Twenty years on, Professor Notaras says the immediacy and professionalism of Darwin’s response was instrumental in the establishment of the NCCTRC.

“There are plaques all around the country commemorating the 2002 Bali bombings, but here in Darwin the NCCTRC is a monument to what occurred that day and the efforts of the incredible practitioners who responded.

“We as an organisation are a quiet monument to a significant, tragic and remarkable part of Australia’s history.”

In the years that followed the Bali bombings, NCCTRC has become a key component of the Australian Government’s disaster and emergency medical preparedness and response capability to natural, man-made and public health emergency of local, national and international significance.

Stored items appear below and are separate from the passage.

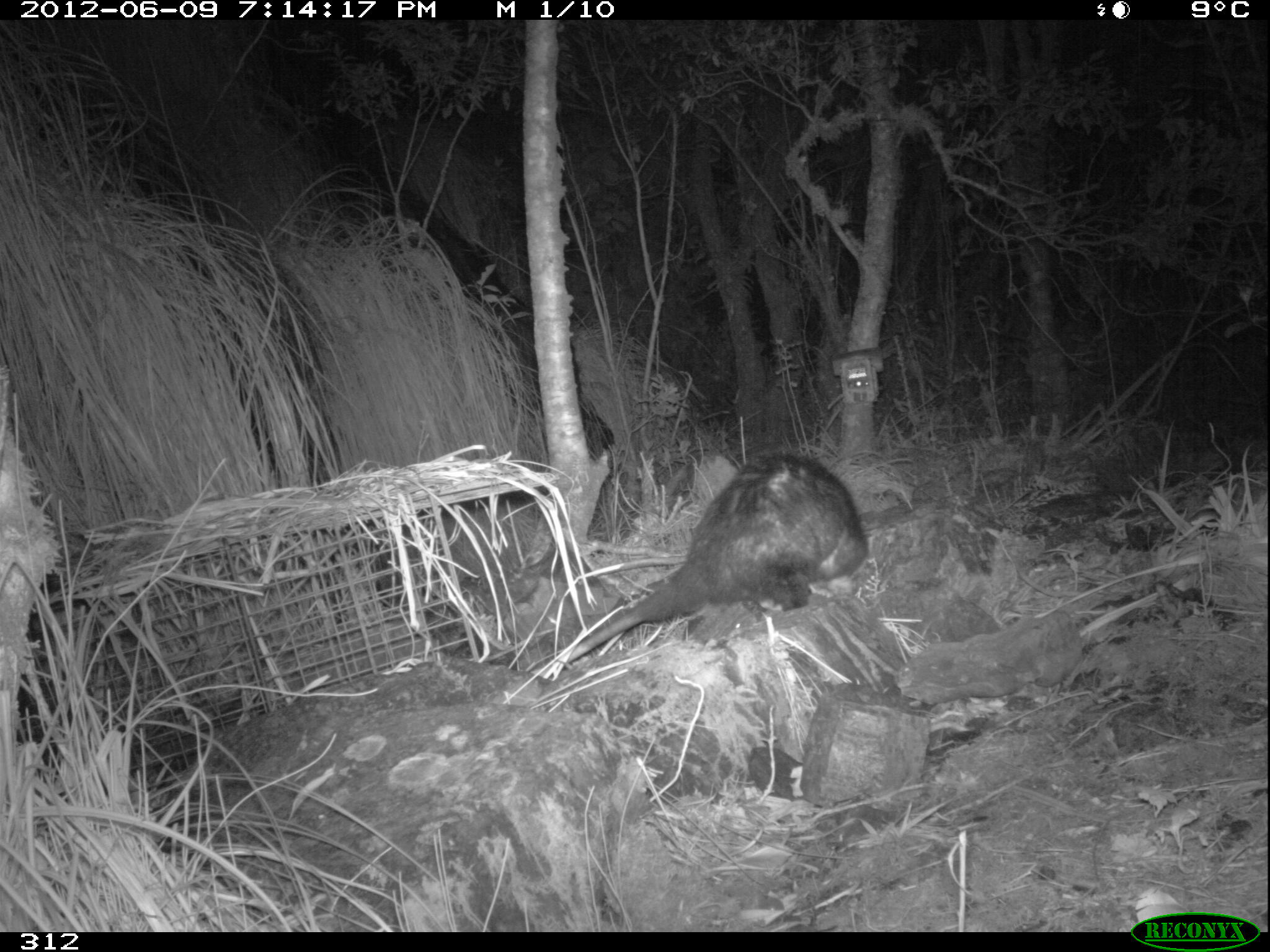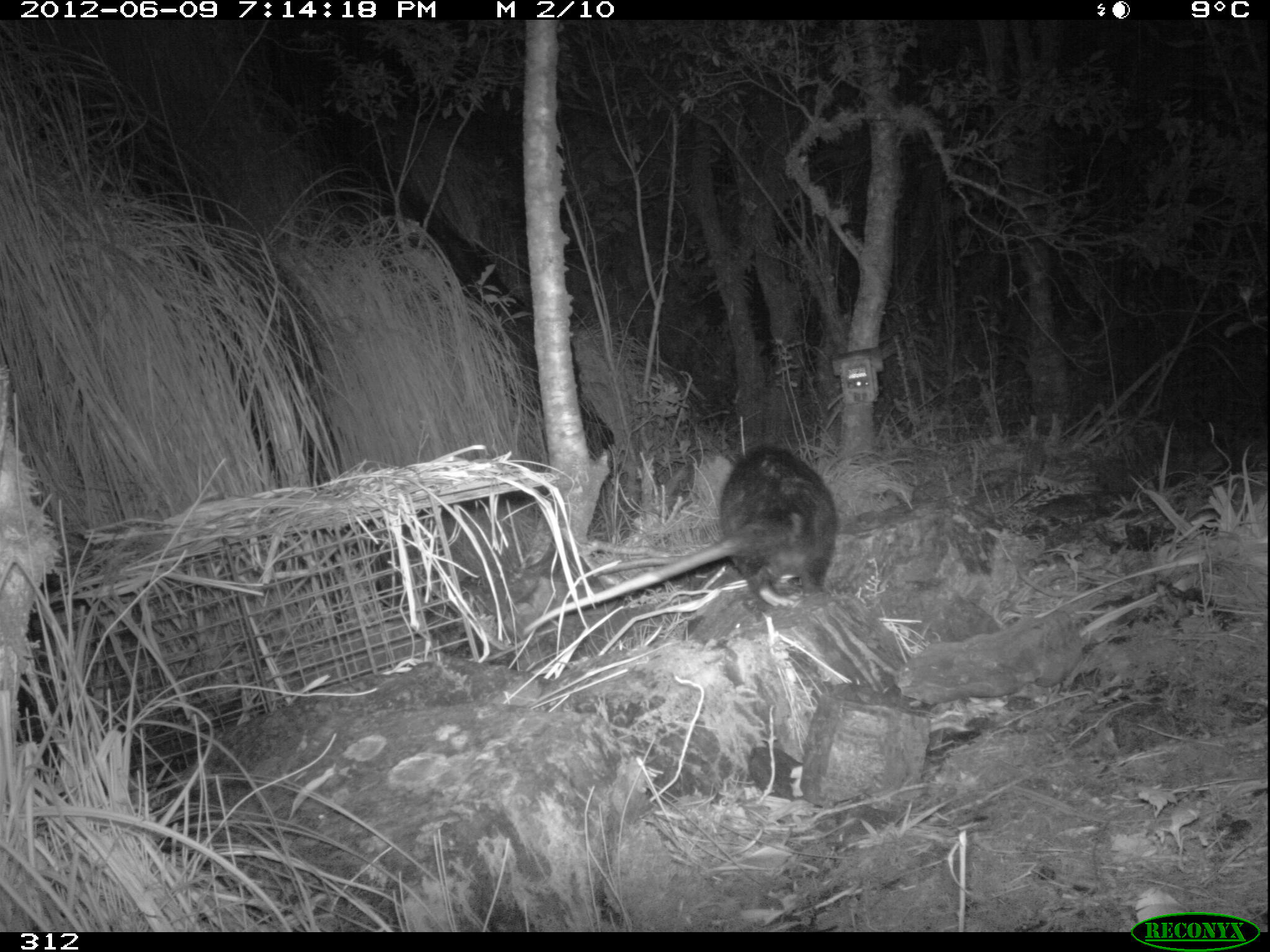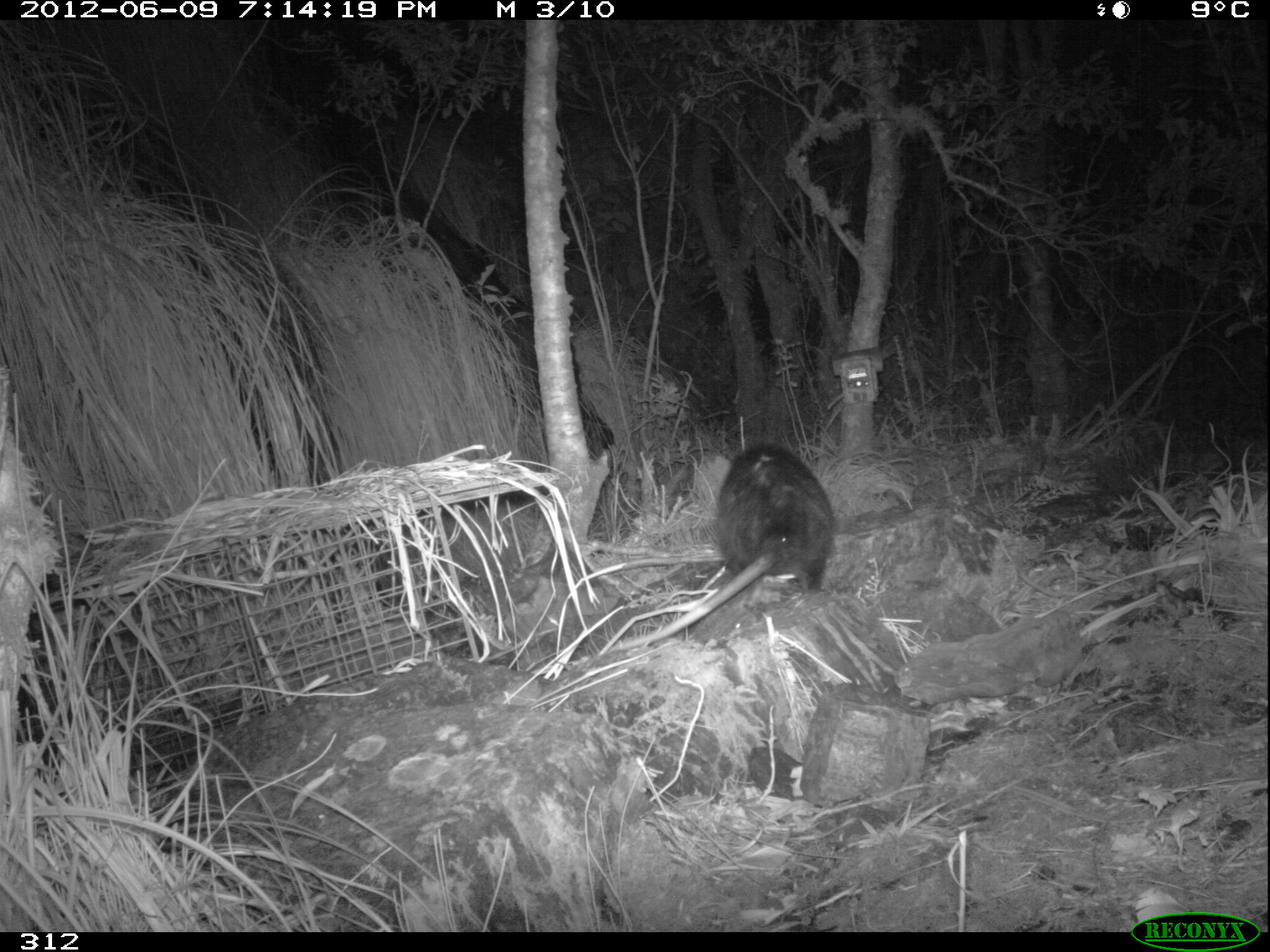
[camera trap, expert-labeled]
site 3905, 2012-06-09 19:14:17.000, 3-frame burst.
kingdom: Animalia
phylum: Chordata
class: Mammalia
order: Didelphimorphia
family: Didelphidae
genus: Didelphis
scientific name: Didelphis pernigra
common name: andean white-eared opossum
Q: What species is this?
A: Didelphis pernigra (andean white-eared opossum).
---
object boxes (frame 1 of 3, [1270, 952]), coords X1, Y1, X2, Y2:
didelphis pernigra: 563, 450, 868, 662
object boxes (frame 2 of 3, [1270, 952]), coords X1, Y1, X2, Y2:
didelphis pernigra: 520, 441, 839, 636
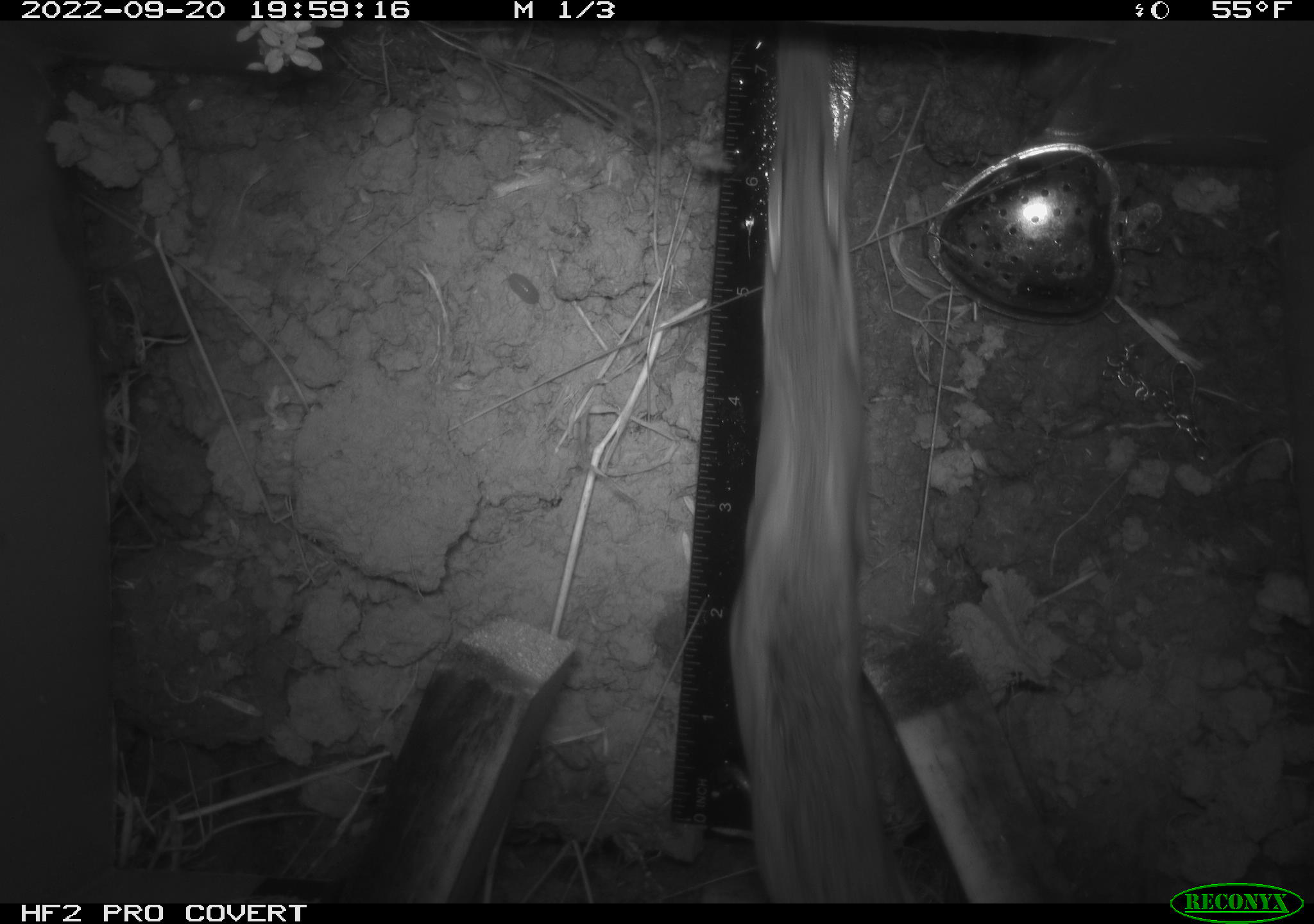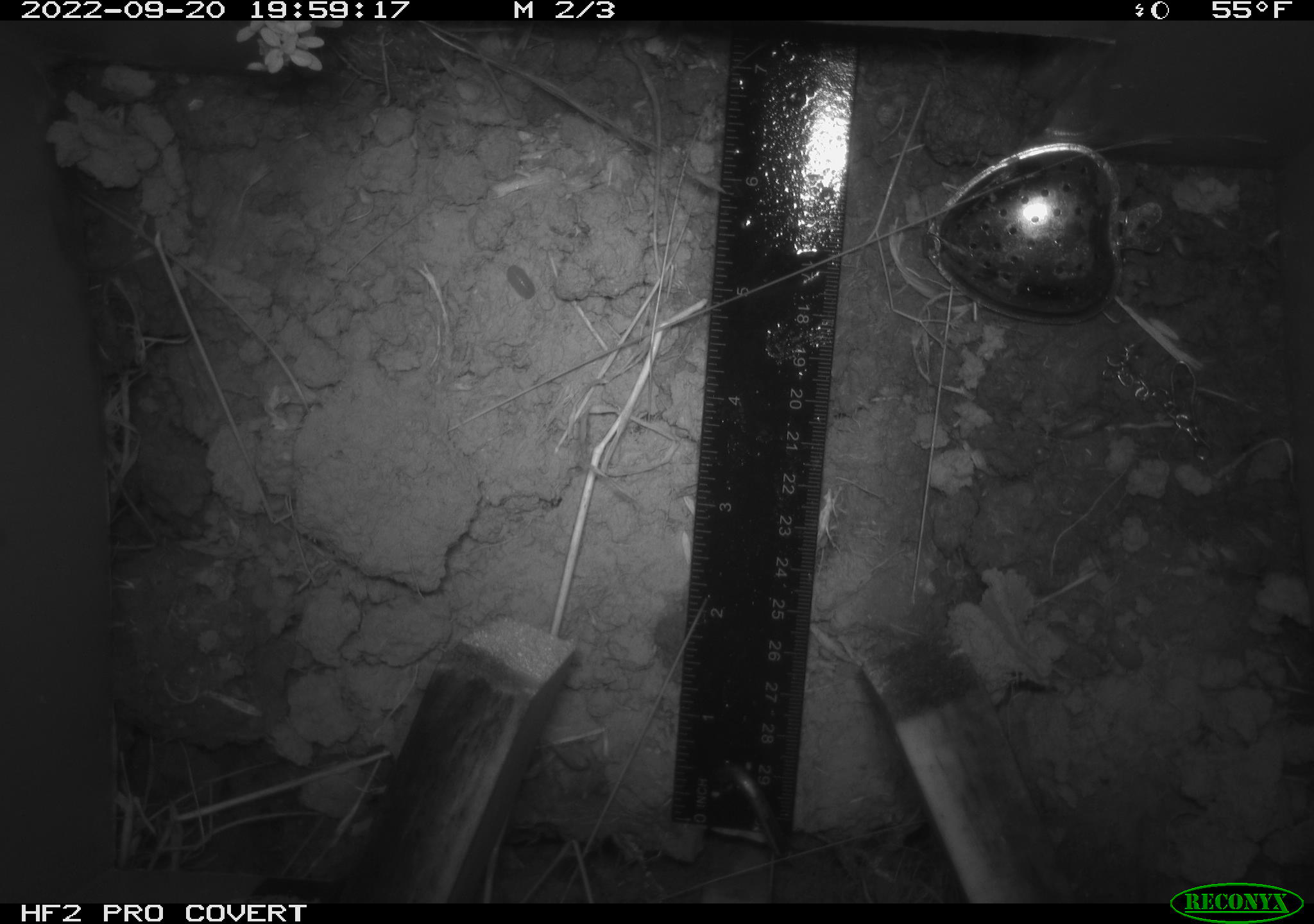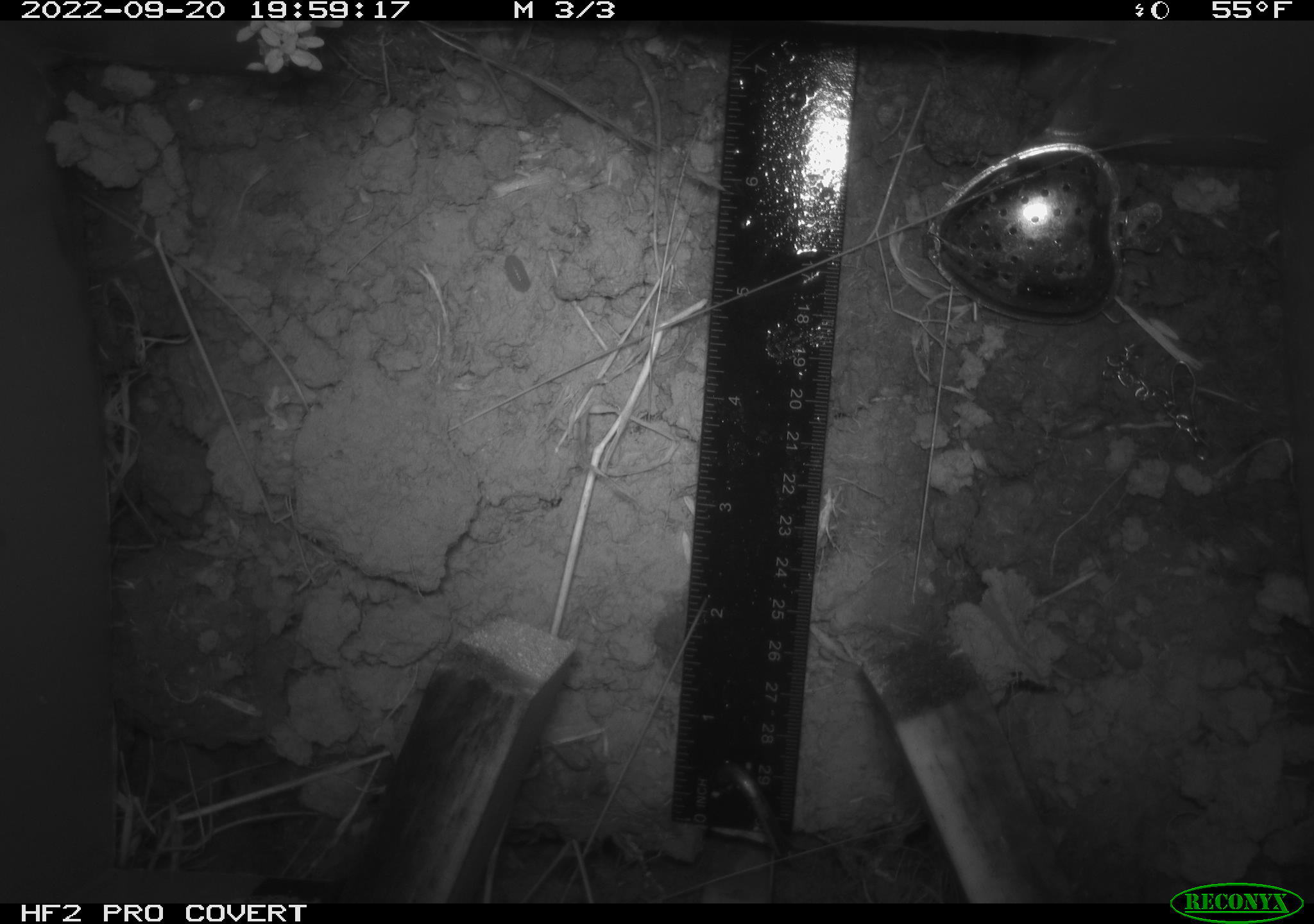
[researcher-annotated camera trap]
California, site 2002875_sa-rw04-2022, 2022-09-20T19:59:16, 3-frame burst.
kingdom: Animalia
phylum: Chordata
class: Mammalia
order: Rodentia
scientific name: Rodentia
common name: mouse species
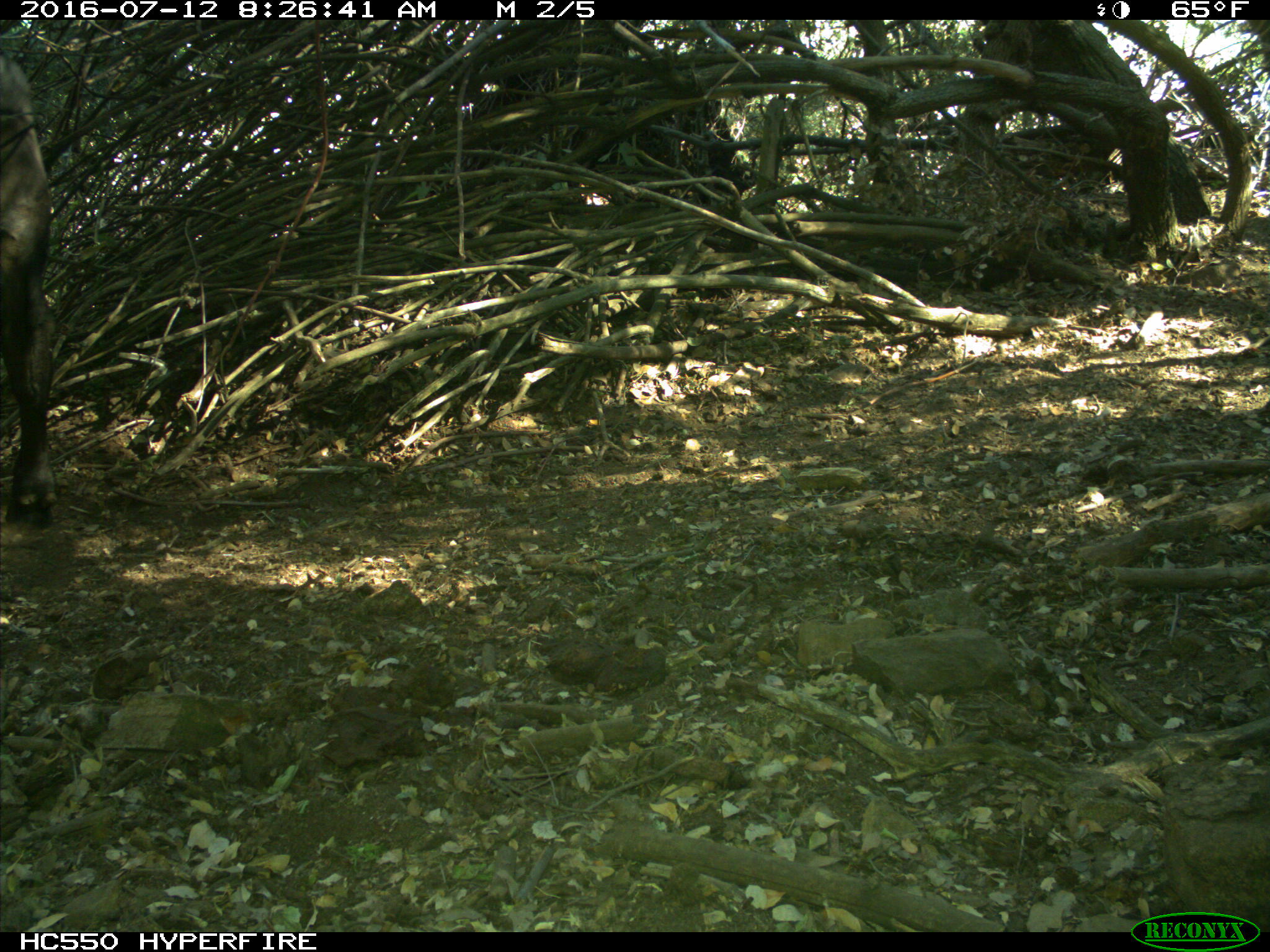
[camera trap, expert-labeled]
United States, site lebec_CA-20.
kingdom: Animalia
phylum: Chordata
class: Mammalia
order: Artiodactyla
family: Bovidae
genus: Bos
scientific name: Bos taurus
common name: domestic cow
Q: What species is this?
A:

Today, the NCCTRC coordinates and deploys the AUSMAT (Australian Medical Assistance Teams) on behalf of the Australian Government.

In the past three years, the focus has shifted to public health emergencies, such as the measles epidemic in Samoa, as well as to domestic deployments including the catastrophic bushfires in Victoria and New South Wales in January 2020, and Australia’s covid-19 response.

Ms Taylor says she is proud to not only have been involved in the Bali bombing response efforts, but to be part of the NCCTRC’s story from inception.

“We made a difference to the people who presented at the Royal Darwin Hospital that night,” she says.

“We saved lives, and I truly believe that is still what we do when NCCTRC and AUSMAT are requested to assist and support in the wake of a disaster in the Asia Pacific region.

“It was an event that imprinted on the health community. Now after 20 years, I am so proud of the way the centre has grown and how our vast AUSMAT and disaster response family across our region has developed and excelled as a result of such a tragic event.”